Invitée à une émission télévisuelle, Judith Benhamou fait son métier de défenseur attitré de l’art contemporain en ayant recours aux lieux communs habituels. Puisque la société a connu un changement radical par suite de l’apparition de divers gadgets technologiques, puisque les êtres humains ne sont plus des êtres humains, l’art se devait de changer lui aussi du tout au tout. Quand, cependant, le meneur du jeu lui demande quelle œuvre elle choisirait si on lui donnait les moyens de l’acquérir elle ne parla ni d’un veau dans le formol de Damien Hirst, ni de quelque rayure de Buren mais d’un Corot! Le richissime Pinault, dont la collection d’abord exposée au Palazzo Grassi et qui occupera bientôt la Dogana, n’est pas assez masochiste pour vivre entouré de ses dix-huit Koons. Les visiteurs qu’il reçoit  admirent sur les murs de ses appartements des marines hollandaises. Alain Badiou apologiste prolixe de l’avant-garde, goûtait assez ma très classique Léda (voir mon site) pour s’en dire dans une lettre le « propriétaire transcendant ». Mais l’anecdote la plus significative à cet égard, je l’ai trouvée dans le dernier livre de Marc Fumaroli. S’étant rendu à une conférence d’Arthur Danto, il l’entendit expliquer « sa théorie à grand renfort de Hegel et de Wittgenstein. Au moment des questions, un jeune homme se lève et déclare innocemment (nous sommes dans le Middle West) que tout cela est bel et bon, mais que pour lui, poète, le critère de l’œuvre d’art est le plaisir que d’emblée elle fait naître. Un instant décontenancé, le conférencier répond en grommelant : ‘‘ La question n’est pas là. Mon métier est d’expliquer ‘‘l‘Art contemporain’’, non d’exprimer mes goûts personnels. Si vous voulez savoir le mien, sachez qu’en peinture je mets Chardin au-dessus de tout’’ » (Cf. Paris-New York, Fayard 2009, pp 117-118).

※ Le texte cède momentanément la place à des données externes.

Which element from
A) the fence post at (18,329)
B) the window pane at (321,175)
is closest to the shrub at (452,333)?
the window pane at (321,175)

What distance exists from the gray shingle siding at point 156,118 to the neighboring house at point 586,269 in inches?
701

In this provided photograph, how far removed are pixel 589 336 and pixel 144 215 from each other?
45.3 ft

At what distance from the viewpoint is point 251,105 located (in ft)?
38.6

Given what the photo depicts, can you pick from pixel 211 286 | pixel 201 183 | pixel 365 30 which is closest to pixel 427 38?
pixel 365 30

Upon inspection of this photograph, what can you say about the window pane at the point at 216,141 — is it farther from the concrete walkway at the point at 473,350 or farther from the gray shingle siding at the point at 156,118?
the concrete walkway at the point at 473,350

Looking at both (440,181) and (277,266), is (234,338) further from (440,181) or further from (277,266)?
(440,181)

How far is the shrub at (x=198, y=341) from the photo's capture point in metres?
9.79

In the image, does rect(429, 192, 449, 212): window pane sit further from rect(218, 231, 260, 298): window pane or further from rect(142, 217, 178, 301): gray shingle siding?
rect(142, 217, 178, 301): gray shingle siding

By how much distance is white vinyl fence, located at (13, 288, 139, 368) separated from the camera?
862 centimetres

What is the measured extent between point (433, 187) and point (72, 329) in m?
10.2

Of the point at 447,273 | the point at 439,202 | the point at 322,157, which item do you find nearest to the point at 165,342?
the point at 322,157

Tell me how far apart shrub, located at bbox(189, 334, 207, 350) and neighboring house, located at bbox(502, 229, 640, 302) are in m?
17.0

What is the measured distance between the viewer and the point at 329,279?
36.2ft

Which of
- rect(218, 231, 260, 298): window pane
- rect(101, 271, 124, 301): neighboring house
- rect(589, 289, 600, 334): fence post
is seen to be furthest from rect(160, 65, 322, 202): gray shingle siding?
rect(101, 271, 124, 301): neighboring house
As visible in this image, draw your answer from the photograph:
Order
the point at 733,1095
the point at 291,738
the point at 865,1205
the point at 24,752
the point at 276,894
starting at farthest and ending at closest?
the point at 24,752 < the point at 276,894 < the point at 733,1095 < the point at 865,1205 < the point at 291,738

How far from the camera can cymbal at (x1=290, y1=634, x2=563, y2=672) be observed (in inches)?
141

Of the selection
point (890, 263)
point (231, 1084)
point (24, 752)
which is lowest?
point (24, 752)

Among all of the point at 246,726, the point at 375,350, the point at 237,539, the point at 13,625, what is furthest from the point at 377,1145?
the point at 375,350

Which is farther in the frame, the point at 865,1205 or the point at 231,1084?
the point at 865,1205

Voilà qui est clair et réconfortant. Oui,  même les méchants qui assimilent, comme un ex-ministre de la culture, l’urinoir de Duchamp à la Pietà de Michel-Ange, savent faire la différence quand il s’agit de leur goût personnel. A l’abri de l’adage « de gustibus et coloribus … », ils peuvent se permettre un instant de sincérité hors la tyrannie de leur surmoi snob. On ne leur en demande pas plus.